### SET PROBLEM
Copy each of the rows below word for word, leaving out the pictures.

### Questions about scenes in pictures
——

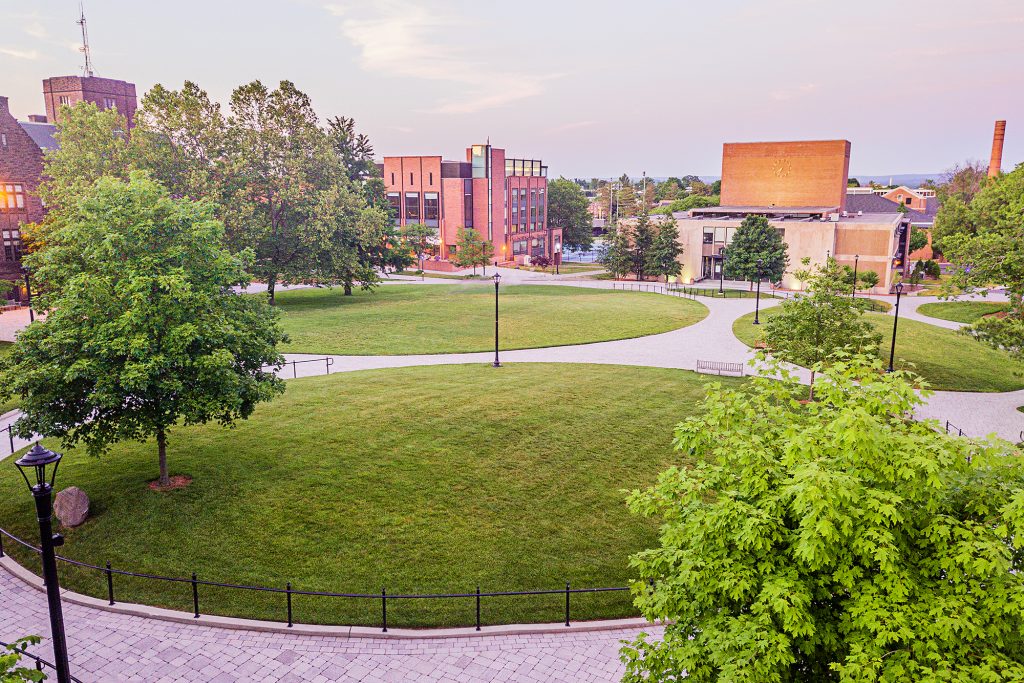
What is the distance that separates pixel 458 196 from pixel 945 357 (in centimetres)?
7117

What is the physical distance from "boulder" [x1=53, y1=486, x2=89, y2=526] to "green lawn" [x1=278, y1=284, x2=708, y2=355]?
2165 centimetres

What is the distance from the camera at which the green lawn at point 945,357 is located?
118ft

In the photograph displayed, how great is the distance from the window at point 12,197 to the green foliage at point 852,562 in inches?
2689

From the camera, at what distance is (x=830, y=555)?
862 centimetres

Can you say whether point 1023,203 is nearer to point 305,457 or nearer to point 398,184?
point 305,457

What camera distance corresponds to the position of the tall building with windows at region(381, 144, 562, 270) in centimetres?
10050

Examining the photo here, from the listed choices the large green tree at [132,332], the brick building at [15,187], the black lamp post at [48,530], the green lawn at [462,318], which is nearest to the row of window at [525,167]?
the green lawn at [462,318]

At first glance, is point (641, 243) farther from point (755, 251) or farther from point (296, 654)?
point (296, 654)

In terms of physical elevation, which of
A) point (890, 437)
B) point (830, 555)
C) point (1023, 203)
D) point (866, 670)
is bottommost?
point (866, 670)

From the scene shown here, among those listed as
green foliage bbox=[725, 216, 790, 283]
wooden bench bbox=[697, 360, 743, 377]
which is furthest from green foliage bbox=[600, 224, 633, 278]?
wooden bench bbox=[697, 360, 743, 377]

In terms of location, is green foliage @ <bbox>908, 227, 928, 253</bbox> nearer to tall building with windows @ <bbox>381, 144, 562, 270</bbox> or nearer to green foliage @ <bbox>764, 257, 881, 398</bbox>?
tall building with windows @ <bbox>381, 144, 562, 270</bbox>

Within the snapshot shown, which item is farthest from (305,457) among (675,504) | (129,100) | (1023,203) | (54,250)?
(129,100)

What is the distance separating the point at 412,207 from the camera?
104 meters

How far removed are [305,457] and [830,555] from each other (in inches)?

——

### TASK RESULT
What is the distance that separates pixel 458 196 from pixel 945 357 (in centimetres)?
7117

What is the physical distance from "boulder" [x1=53, y1=486, x2=89, y2=526] to "green lawn" [x1=278, y1=284, x2=708, y2=355]?
2165 centimetres

What is the distance from the camera at which the green lawn at point 945,357 is located?
118ft

In the photograph displayed, how great is the distance from the window at point 12,197 to the green foliage at point 852,562 in inches?
2689

From the camera, at what distance is (x=830, y=555)?
862 centimetres

Can you say whether point 1023,203 is nearer to point 305,457 or nearer to point 398,184?
point 305,457

What camera distance corresponds to the position of the tall building with windows at region(381, 144, 562, 270) in centimetres?
10050

Examining the photo here, from the listed choices the large green tree at [132,332], the brick building at [15,187], the black lamp post at [48,530], the green lawn at [462,318], which is nearest to the row of window at [525,167]?
the green lawn at [462,318]

At first glance, is point (641, 243) farther from point (755, 251) or farther from point (296, 654)?
point (296, 654)

In terms of physical elevation, which of
A) point (890, 437)
B) point (830, 555)
C) point (1023, 203)
D) point (866, 670)
is bottommost?
point (866, 670)

From the scene shown here, among those listed as
green foliage bbox=[725, 216, 790, 283]
wooden bench bbox=[697, 360, 743, 377]
which is furthest from green foliage bbox=[600, 224, 633, 278]?
wooden bench bbox=[697, 360, 743, 377]

In terms of location, is green foliage @ <bbox>908, 227, 928, 253</bbox> nearer to tall building with windows @ <bbox>381, 144, 562, 270</bbox> or nearer to green foliage @ <bbox>764, 257, 881, 398</bbox>?
tall building with windows @ <bbox>381, 144, 562, 270</bbox>

Within the snapshot shown, which item is farthest from (305,457) among (675,504) | (129,100) | (1023,203) | (54,250)?
(129,100)

What is the distance separating the point at 412,207 from the camera?
104 meters

How far removed are [305,457] and [830,555] from each other (in inches)?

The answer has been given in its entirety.